§ **LESETEXT**:
Vor 225 Jahren: Die Deklaration von Pillnitz – Korrektur eines Irrtums


In den Katalogen selbst renommiertester Auktionshäuser steht bei den Texten zu Medaillen auf die Deklaration von Pillnitz fast immer „auf die Zusammenkunft und den Frieden von Pillnitz“. Das ist purer Unsinn! Es gab keinen Friedensvertrag, Österreich und Preußen führten ja keinen Krieg gegeneinander. In einem Auktionskatalog wurde das im 18. Jahrhundert erbaute Lustschloß sogar als Burg bezeichnet.

Im August 1791 trafen sich in Pillnitz an der Elbe (seit 1950 Stadtteil von Dresden) Leopold II., Erzherzog von Österreich und Kaiser des Heiligen Römischen Reiches Deutscher Nation, und König Friedrich Wilhelm II. von Preußen. Gastgeber war der sächsische Kurfürst Friedrich August III., der aber an den Verhandlungen nicht beteiligt war. Mehrere Gespräche gab es auch mit Charles Philippe, Graf von Artois (später König Karl X. von Frankreich) und Bruder des französischen Königs Ludwig XVI., zu der Zeit einer der Führer der französischen Emigranten.

Das Pillnitzer Fürstentreffen 1791. Ölgemälde von J. H. Schmidt. Kaiser Leopold II., Kurfürst Friedrich August III. von Sachsen und König Friedrich Wilhelm II. von Preußen (von links).

Hauptgegenstände der Verhandlungen zwischen den beiden deutschen Großmächten waren die „polnische Frage“ und die Beendigung des Krieges Österreichs gegen das Osmanische Reich. Erst am Ende der Zusammenkunft wurde nach massiver Lobbyarbeit des französischen Grafen von Artois die Pillnitzer Erklärung abgegeben. Das darin formulierte Ziel war es, „… um den König von Frankreich in den Stand zu setzen, in vollkommenster Freyheit die Grundlagen einer monarchischen Regierung zu bevestigen, die den Rechten der Souverains eben so zuträglich sey, als dem Wohl der französischen Nation. Alsdann und in diesem Falle sind besagte Ihre Majestäten, der Kaiser und der König von Preußen entschlossen, in wechselseitiger Uebereinstimmung, mit der nöthigen Macht schnell zu agiren, um den vorgesetzten und gemeinschaftlichen Endzweck zu err

eichen.“, d. h. ihn wieder in seine alten Rechte als absoluter Monarch einzusetzen. Ein kriegerisches Vorgehen gegen die Revolution wurde aber von dem Zustandekommen einer einheitlichen Meinung unter den Großmächten abhängig gemacht. Davon war wegen der ablehnenden Haltung Großbritanniens nicht auszugehen.

§ **DATENABSCHNITT**:
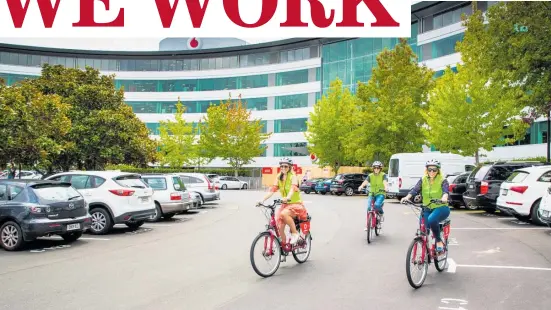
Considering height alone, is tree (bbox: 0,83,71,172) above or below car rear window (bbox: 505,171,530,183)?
above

§ **DEINE AUFGABEN**:
1. Gib aus dem Lesetext die Passage wortgetreu aus, die mit „Vor 225 Jahren: Die“ beginnt und sich bis „als Burg bezeichnet.“ fortsetzt.
2. Stimmen die folgenden Aussagen mit dem Lesetext überein? Antworte jeweils mit Ja oder Nein und zitiere die entscheidenden Worte des Lesetexts wörtlich. (a) Der sächsische Kurfürst Friedrich August III. nahm an den Verhandlungen teil. (b) Österreich und Preußen schlossen in Pillnitz einen Friedensvertrag. (c) Die Pillnitzer Erklärung wurde erst am Ende der Zusammenkunft abgegeben.
Stütze dich ausschließlich auf den Lesetext.

§ **LÖSUNGEN JE AUFGABE**:
1.
Vor 225 Jahren: Die Deklaration von Pillnitz – Korrektur eines Irrtums


In den Katalogen selbst renommiertester Auktionshäuser steht bei den Texten zu Medaillen auf die Deklaration von Pillnitz fast immer „auf die Zusammenkunft und den Frieden von Pillnitz“. Das ist purer Unsinn! Es gab keinen Friedensvertrag, Österreich und Preußen führten ja keinen Krieg gegeneinander. In einem Auktionskatalog wurde das im 18. Jahrhundert erbaute Lustschloß sogar als Burg bezeichnet.

2.
(a) Nein: „der aber an den Verhandlungen nicht beteiligt war“
(b) Nein: „Es gab keinen Friedensvertrag, Österreich und Preußen führten ja keinen Krieg gegeneinander.“
(c) Ja: „Erst am Ende der Zusammenkunft wurde nach massiver Lobbyarbeit des französischen Grafen von Artois die Pillnitzer Erklärung abgegeben.“